» EXERCISES TO COMPLETE:
1. Rewrite the paragraph of the remarks on restitution for victims of Nazism that begins "Senator Dodd was concentrating" as a short bulleted list that keeps its main facts.
2. Retype word for word the part of the remarks on restitution for victims of Nazism that runs from "Now, let me" down to "he stayed on.".

» TEXT UNDER STUDY:
((
Senator Dodd was concentrating on the restitution, the indemnification to the Jewish victims, but we have also passed a series of laws which deal with the indemnification and restitution of the many other victims of Nazism. This series of laws which I will briefly summarize, entitles the victims to claim for compensation of damage inflicted on life, body, health and freedom, on property, and for damage suffered in professional and economic opportunity.
Now, let me give you an example. If a young official, a man who was young in 1933 and happened to be of Jewish origin was forced to flee Germany in 1933, he not only has f a claim to his back pay, but a claim to the pay according to the promotion he would have had, had reason to expect, had he stayed in Germany. If a man was, for instance, an official of a Jewish community, of the synagogue, he is treated like a German official. He has the same claim to the back pay and the increases of pay he might have had, had he stayed on.
So far 1.4 million individual claims have been processed and settled and 2.7 million applications have been filed. But, Gentlemen, there is no ceiling on this programme. As applications come in, they are examined, decided upon, and payments will go on until all claims are satisfied.
))
» SUPPLIED DATA:
((
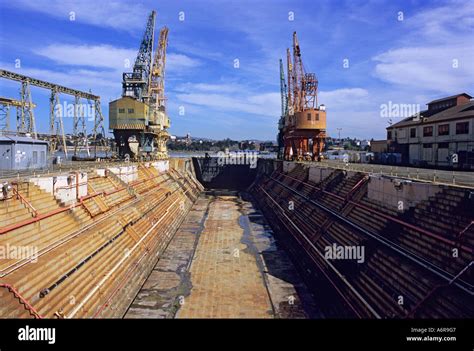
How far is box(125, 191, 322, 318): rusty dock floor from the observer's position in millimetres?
20812

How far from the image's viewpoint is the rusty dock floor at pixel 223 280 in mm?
20812

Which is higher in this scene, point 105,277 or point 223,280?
point 105,277

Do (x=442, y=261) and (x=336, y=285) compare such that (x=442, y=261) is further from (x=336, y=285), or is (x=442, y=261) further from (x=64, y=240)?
(x=64, y=240)

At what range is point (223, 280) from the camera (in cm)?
2580

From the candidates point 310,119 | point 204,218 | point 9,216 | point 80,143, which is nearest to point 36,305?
point 9,216

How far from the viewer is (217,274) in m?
27.1

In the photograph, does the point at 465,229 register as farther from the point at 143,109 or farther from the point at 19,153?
the point at 143,109

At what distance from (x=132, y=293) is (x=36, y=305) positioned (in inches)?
344
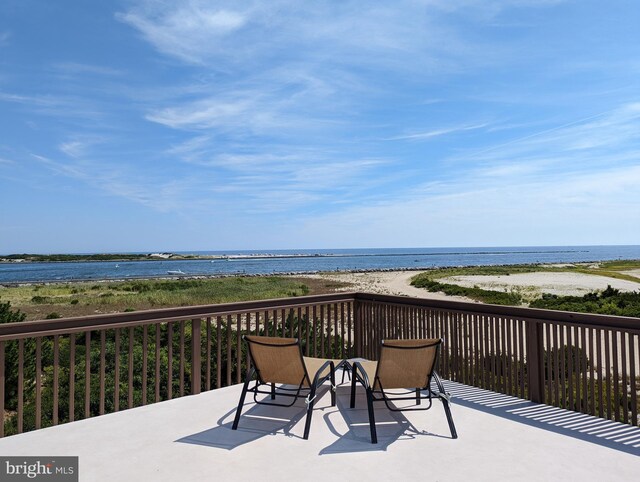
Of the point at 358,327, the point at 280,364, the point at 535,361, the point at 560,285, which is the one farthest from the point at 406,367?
the point at 560,285

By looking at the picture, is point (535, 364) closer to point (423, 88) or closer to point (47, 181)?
point (423, 88)

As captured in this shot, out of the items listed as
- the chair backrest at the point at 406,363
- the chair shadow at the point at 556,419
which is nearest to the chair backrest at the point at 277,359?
the chair backrest at the point at 406,363

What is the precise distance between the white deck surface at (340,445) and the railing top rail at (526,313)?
0.79m

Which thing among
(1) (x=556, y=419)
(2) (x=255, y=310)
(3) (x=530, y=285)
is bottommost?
(3) (x=530, y=285)

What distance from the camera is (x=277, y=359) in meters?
3.46

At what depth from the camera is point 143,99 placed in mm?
13531

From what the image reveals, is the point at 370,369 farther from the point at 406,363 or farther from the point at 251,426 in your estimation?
the point at 251,426

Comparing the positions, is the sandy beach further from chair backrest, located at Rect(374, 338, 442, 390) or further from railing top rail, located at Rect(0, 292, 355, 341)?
chair backrest, located at Rect(374, 338, 442, 390)

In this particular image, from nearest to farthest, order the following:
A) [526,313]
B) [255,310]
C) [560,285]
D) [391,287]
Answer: [526,313] → [255,310] → [560,285] → [391,287]

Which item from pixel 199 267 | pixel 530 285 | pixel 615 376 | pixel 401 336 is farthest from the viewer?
pixel 199 267

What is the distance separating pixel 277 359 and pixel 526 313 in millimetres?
2303

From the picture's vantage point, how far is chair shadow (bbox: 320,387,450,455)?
302 centimetres

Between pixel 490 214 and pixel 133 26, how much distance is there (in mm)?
28359

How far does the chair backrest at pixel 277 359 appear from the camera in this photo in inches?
134
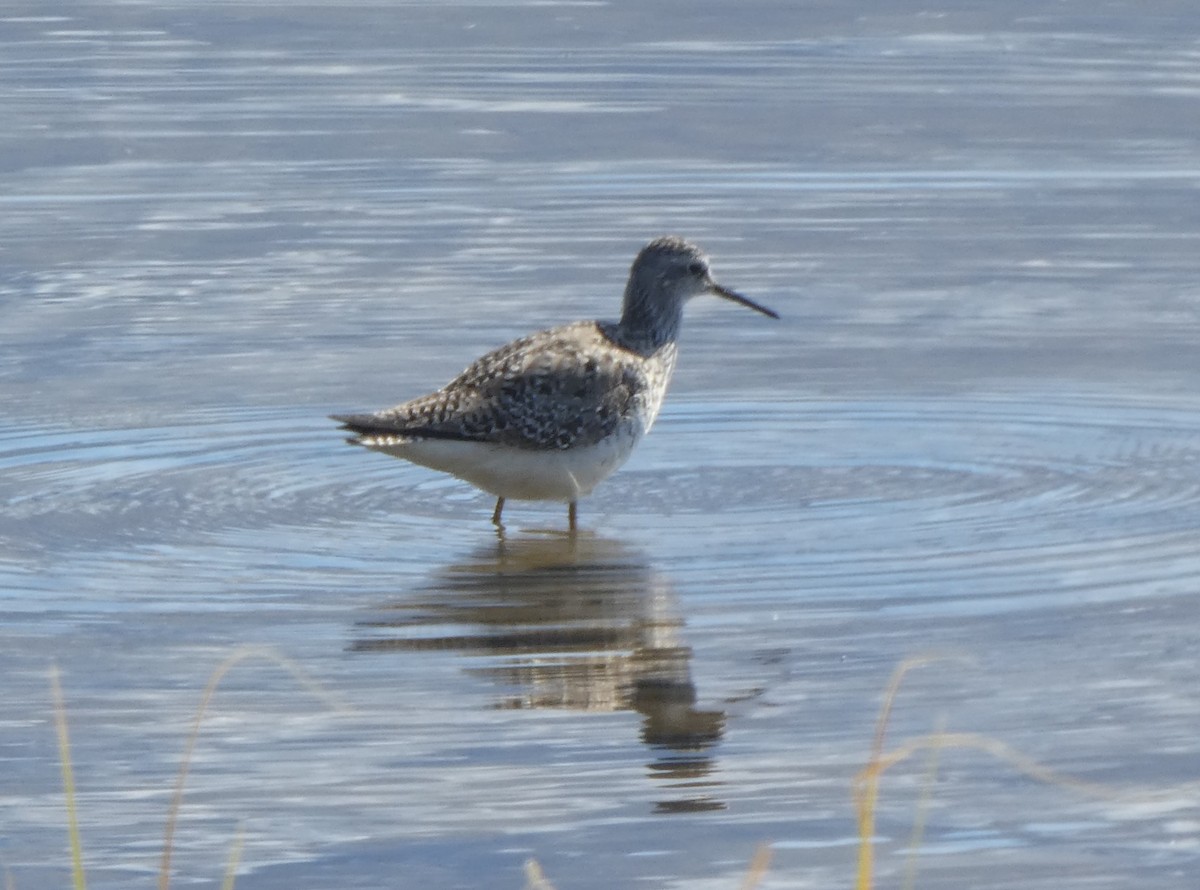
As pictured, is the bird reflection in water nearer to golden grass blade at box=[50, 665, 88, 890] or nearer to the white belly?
the white belly

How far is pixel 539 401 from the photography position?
370 inches

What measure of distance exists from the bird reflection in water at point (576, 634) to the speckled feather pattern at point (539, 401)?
1.46ft

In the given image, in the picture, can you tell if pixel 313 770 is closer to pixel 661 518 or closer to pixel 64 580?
pixel 64 580

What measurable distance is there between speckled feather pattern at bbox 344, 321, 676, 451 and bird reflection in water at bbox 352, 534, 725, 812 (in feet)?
1.46

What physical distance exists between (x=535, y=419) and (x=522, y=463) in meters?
0.18

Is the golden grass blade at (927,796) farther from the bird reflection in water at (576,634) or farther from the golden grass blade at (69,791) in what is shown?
the golden grass blade at (69,791)

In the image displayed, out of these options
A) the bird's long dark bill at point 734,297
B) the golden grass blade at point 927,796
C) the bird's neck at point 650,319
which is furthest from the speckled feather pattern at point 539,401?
the golden grass blade at point 927,796

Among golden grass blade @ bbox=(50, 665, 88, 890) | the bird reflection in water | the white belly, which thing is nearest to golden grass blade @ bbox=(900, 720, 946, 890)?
the bird reflection in water

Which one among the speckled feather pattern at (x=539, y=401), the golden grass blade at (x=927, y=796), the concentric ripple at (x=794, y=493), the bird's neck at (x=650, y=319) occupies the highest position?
the bird's neck at (x=650, y=319)

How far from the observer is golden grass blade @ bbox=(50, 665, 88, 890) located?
193 inches

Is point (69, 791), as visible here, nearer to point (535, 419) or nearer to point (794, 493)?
point (535, 419)

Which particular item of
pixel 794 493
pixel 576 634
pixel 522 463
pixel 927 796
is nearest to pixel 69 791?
pixel 927 796

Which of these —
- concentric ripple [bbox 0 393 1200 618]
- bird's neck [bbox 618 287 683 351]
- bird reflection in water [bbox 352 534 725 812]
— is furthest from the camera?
bird's neck [bbox 618 287 683 351]

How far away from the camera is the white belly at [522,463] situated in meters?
9.15
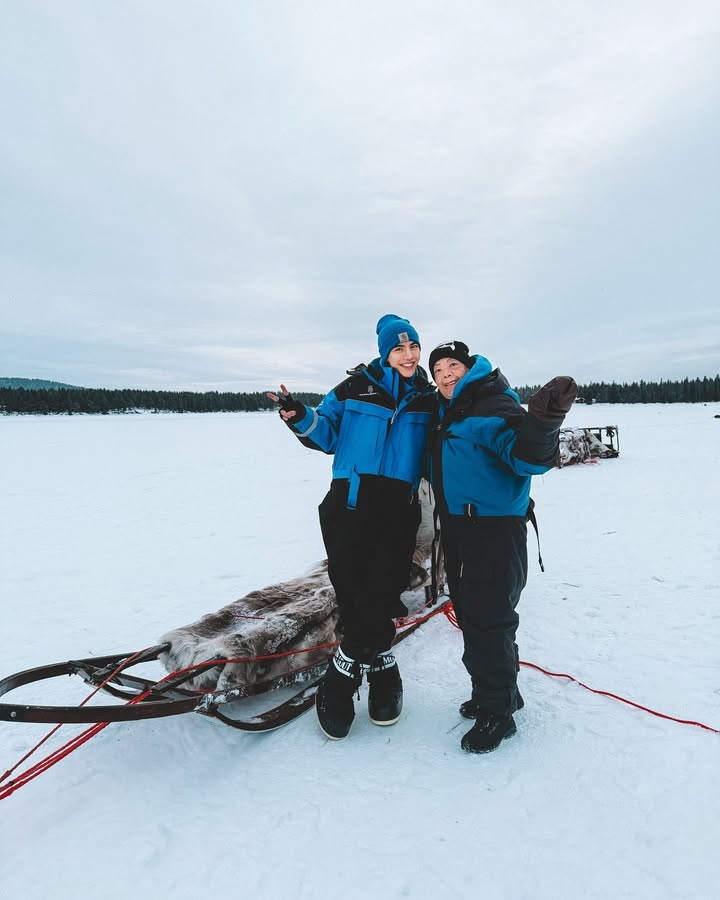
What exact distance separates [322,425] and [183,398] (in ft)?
253

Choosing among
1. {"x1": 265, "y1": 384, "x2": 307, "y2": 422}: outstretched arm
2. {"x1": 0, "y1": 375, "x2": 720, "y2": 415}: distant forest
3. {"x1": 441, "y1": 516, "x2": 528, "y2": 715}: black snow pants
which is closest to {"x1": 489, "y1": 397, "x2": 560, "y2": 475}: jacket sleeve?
{"x1": 441, "y1": 516, "x2": 528, "y2": 715}: black snow pants

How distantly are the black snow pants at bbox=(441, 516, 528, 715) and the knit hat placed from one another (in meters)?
0.80

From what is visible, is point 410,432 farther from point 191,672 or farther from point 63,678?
point 63,678

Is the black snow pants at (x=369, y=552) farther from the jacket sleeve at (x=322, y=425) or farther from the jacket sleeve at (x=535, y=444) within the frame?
the jacket sleeve at (x=535, y=444)

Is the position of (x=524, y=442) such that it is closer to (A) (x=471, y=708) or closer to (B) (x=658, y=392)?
(A) (x=471, y=708)

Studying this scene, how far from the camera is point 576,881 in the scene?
173 cm

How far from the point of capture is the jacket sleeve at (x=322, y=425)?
2627 millimetres

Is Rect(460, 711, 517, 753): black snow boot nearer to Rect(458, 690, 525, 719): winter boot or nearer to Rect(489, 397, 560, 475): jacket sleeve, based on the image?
Rect(458, 690, 525, 719): winter boot

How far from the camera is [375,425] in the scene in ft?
8.57

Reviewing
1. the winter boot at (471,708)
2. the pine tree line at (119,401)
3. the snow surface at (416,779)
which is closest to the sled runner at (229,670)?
the snow surface at (416,779)

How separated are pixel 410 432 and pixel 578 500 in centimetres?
695

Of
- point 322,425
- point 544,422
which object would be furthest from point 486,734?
point 322,425

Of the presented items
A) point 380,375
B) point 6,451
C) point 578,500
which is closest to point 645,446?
))
» ANSWERS:
1.
- Senator Dodd focused on restitution and indemnification for Jewish victims.
- A series of laws has also been passed on indemnification and restitution for the many other victims of Nazism.
- These laws let victims claim compensation for damage to life, body, health, and freedom, for damage to property, and for damage to professional and economic opportunity.

2.
Now, let me give you an example. If a young official, a man who was young in 1933 and happened to be of Jewish origin was forced to flee Germany in 1933, he not only has f a claim to his back pay, but a claim to the pay according to the promotion he would have had, had reason to expect, had he stayed in Germany. If a man was, for instance, an official of a Jewish community, of the synagogue, he is treated like a German official. He has the same claim to the back pay and the increases of pay he might have had, had he stayed on.